Only the lines starting at the one that contains "How far is the point" and running to the end should be repeated, exactly as written.
◆ ◆ ◆ ◆
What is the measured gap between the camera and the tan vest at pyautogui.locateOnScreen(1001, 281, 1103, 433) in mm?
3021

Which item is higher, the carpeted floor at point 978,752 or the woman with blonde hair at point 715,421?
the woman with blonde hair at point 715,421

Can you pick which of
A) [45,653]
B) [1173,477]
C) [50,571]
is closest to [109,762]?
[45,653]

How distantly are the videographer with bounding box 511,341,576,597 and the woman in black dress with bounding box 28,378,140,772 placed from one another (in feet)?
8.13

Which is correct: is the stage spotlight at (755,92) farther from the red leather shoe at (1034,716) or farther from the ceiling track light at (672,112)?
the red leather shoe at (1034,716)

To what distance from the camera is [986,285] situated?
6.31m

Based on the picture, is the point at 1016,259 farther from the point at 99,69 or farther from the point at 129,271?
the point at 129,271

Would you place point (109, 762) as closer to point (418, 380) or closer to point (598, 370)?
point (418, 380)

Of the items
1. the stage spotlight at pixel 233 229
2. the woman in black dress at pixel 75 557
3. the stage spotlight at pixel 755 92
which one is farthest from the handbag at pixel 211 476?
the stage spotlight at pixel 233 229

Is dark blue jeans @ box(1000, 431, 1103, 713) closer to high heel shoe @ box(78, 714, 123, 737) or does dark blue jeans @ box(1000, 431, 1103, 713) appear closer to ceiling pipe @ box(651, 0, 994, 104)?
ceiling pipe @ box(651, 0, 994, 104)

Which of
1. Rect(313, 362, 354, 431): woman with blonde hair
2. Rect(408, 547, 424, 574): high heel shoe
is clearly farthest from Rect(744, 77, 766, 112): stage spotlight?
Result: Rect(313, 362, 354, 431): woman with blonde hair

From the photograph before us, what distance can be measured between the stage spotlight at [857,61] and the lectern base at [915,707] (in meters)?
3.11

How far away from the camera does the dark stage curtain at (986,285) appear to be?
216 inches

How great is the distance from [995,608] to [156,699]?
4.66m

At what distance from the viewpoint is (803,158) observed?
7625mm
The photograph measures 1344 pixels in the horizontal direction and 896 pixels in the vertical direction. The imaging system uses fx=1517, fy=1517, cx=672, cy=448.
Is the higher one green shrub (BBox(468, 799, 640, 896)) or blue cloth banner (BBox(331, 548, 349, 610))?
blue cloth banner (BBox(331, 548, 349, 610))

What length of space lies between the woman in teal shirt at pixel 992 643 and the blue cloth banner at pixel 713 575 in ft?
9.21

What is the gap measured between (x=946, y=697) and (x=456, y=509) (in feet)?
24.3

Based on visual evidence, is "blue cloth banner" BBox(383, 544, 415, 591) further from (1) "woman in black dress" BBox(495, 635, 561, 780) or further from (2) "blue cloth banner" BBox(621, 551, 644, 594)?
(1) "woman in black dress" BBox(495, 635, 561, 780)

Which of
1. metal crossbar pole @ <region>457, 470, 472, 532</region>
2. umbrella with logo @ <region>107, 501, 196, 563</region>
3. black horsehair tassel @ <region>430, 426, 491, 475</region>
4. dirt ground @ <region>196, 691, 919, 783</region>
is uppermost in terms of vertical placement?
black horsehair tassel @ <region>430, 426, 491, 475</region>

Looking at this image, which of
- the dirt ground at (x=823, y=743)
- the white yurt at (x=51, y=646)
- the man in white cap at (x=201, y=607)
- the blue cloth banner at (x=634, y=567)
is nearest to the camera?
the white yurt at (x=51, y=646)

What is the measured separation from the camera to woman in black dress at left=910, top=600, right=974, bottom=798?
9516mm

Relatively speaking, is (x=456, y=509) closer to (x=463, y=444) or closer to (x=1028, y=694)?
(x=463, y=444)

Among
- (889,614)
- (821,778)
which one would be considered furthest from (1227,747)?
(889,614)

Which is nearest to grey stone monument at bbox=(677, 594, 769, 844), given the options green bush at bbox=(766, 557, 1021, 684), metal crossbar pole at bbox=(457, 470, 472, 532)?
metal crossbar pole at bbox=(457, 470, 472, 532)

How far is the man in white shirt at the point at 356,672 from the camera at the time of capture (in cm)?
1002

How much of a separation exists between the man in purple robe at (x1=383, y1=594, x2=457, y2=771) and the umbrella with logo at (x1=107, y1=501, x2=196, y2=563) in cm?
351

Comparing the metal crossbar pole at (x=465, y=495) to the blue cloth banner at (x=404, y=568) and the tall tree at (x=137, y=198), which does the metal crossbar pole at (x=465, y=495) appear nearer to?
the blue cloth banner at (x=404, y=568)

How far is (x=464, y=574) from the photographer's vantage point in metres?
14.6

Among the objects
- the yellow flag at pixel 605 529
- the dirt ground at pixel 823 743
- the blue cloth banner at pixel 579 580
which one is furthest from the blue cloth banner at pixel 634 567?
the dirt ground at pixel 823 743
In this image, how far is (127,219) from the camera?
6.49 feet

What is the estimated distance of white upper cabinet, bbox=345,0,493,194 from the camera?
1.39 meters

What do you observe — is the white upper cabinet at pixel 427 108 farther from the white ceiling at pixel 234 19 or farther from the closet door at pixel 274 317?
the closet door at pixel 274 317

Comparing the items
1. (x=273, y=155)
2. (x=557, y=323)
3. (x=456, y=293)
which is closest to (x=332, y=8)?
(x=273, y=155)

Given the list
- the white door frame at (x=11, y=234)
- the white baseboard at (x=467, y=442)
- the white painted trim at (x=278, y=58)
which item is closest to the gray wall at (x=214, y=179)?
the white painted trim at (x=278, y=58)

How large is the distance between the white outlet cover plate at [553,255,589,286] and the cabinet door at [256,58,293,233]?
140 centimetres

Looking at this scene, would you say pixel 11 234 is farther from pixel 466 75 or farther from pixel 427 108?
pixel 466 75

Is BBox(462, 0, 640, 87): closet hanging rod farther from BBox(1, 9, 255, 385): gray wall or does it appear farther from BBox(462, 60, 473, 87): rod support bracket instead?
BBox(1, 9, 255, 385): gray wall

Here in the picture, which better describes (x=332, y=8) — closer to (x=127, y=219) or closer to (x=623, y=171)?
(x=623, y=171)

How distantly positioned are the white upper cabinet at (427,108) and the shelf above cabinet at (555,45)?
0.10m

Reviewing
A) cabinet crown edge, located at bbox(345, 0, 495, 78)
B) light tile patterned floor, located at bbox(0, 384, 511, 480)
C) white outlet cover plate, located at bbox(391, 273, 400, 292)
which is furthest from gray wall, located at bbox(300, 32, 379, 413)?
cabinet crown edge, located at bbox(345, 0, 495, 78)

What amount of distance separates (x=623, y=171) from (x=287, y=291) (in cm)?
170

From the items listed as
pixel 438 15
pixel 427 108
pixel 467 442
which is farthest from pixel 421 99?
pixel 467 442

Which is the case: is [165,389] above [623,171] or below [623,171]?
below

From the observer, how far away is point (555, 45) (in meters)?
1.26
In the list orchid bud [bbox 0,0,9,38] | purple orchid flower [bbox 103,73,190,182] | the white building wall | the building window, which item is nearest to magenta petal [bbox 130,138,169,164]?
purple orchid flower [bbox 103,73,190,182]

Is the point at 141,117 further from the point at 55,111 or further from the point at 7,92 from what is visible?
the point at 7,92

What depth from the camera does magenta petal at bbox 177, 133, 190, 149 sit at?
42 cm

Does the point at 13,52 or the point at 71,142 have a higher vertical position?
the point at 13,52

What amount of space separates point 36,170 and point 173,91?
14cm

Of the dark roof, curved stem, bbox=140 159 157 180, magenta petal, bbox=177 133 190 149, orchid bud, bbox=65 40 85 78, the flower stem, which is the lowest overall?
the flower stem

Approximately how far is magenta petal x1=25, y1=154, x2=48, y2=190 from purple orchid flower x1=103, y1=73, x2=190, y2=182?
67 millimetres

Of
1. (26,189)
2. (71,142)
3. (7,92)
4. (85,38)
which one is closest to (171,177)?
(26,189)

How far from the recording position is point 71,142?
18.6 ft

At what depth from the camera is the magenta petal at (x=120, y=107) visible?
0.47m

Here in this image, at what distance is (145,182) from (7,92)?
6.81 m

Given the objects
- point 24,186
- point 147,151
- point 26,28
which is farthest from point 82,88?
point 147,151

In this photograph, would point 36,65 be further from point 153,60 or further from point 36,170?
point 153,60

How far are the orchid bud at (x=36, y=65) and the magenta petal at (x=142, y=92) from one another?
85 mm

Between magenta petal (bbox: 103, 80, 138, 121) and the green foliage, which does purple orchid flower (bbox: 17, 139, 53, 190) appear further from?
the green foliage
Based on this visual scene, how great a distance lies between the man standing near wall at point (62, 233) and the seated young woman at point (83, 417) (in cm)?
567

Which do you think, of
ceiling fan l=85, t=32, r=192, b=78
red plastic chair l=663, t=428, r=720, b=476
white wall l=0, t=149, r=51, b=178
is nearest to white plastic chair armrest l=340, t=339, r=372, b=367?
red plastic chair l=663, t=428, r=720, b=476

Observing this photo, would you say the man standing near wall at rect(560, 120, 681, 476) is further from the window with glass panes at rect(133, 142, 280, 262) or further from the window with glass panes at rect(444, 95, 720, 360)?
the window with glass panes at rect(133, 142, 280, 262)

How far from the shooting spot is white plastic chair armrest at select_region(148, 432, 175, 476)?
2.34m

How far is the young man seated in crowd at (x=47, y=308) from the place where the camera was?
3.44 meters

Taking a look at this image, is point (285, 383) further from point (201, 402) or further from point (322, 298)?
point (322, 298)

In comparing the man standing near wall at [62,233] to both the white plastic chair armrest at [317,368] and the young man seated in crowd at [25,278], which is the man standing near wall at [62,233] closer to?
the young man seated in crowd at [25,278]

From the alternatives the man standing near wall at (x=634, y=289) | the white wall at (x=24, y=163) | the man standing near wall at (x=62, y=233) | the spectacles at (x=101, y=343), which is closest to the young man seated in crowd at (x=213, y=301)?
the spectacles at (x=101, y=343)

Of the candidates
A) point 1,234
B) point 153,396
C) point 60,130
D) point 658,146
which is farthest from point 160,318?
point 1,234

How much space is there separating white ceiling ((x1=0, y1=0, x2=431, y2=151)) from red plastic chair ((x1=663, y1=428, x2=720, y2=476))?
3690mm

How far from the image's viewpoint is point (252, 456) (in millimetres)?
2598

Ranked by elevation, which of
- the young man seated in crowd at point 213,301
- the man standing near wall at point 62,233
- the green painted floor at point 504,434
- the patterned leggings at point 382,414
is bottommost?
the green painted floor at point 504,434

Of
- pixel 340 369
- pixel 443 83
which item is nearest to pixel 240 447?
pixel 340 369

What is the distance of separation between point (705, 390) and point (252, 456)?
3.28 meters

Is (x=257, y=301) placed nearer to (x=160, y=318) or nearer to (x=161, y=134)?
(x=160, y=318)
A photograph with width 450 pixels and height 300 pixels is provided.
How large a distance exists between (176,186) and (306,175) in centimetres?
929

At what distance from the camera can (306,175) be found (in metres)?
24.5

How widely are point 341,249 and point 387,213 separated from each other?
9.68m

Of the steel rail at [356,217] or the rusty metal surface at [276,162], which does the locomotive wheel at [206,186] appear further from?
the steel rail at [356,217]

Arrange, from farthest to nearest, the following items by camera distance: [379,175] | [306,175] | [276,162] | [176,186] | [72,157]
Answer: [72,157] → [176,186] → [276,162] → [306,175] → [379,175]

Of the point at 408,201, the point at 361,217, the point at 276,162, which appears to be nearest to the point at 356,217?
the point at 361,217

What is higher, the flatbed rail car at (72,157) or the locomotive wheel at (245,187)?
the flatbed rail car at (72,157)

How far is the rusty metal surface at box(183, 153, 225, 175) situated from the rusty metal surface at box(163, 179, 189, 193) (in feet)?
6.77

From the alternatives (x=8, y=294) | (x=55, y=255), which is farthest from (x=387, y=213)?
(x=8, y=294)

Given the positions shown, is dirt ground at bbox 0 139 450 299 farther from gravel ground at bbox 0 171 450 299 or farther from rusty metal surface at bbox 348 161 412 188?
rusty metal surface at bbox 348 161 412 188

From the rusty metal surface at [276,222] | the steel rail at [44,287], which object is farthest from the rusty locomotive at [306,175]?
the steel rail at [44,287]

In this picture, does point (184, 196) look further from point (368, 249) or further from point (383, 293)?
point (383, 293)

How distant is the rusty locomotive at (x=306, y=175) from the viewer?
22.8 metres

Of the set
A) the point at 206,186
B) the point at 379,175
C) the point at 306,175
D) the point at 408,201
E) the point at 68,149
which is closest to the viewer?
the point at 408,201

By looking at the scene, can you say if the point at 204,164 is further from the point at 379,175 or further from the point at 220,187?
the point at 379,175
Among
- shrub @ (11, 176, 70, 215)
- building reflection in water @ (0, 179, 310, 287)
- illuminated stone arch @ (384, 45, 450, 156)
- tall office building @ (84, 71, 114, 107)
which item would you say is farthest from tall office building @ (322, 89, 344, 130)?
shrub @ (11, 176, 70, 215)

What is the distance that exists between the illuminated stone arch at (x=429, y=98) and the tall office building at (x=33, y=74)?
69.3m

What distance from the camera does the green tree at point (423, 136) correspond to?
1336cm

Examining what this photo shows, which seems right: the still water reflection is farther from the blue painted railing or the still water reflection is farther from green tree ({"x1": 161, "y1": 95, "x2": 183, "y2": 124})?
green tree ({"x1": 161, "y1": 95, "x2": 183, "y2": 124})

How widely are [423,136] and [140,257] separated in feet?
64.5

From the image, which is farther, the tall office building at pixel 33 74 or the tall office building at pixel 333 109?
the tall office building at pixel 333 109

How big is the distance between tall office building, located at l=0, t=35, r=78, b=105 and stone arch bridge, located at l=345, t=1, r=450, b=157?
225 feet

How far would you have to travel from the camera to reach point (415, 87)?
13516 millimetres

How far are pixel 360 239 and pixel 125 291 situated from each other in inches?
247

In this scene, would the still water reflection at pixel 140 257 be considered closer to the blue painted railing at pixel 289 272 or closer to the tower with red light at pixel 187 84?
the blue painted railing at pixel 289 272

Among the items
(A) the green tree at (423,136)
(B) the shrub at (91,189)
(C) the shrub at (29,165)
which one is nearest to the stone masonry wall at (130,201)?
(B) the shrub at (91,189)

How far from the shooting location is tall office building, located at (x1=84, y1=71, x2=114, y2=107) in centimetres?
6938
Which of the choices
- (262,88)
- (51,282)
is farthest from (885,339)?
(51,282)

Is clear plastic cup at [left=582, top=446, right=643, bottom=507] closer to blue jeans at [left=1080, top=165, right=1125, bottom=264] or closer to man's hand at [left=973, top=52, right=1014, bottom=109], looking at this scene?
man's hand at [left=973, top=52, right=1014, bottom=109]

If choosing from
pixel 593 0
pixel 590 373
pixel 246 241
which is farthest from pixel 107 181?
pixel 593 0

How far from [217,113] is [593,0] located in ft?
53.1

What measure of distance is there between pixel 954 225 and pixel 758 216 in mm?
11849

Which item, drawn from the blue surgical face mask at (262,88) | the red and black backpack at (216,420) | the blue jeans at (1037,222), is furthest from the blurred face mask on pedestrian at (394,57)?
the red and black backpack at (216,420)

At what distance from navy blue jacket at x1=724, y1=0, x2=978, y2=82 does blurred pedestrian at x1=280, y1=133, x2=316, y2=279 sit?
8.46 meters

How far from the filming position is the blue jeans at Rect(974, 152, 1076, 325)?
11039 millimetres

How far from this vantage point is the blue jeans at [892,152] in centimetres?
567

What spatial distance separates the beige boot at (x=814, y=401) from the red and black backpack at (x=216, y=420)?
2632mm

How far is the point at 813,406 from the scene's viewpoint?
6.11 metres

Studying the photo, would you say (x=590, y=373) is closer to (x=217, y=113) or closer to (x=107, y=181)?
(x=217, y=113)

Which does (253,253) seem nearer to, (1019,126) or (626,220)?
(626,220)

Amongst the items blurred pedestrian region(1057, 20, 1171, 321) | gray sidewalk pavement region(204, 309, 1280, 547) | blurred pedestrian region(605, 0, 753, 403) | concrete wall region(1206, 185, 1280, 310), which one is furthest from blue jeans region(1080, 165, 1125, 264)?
◆ ◆ ◆ ◆
# RESULT OF THE EXERCISE
How far is the point at 813,406 from the scene's viewpoint?
6.11 metres

Studying the photo, would you say (x=590, y=373) is closer to (x=217, y=113) or closer to (x=107, y=181)?
(x=217, y=113)

Which does (253,253) seem nearer to, (1019,126) or (626,220)?
(626,220)

Amongst the items blurred pedestrian region(1057, 20, 1171, 321) | gray sidewalk pavement region(204, 309, 1280, 547) | blurred pedestrian region(605, 0, 753, 403) | concrete wall region(1206, 185, 1280, 310), which one is furthest from blue jeans region(1080, 165, 1125, 264)?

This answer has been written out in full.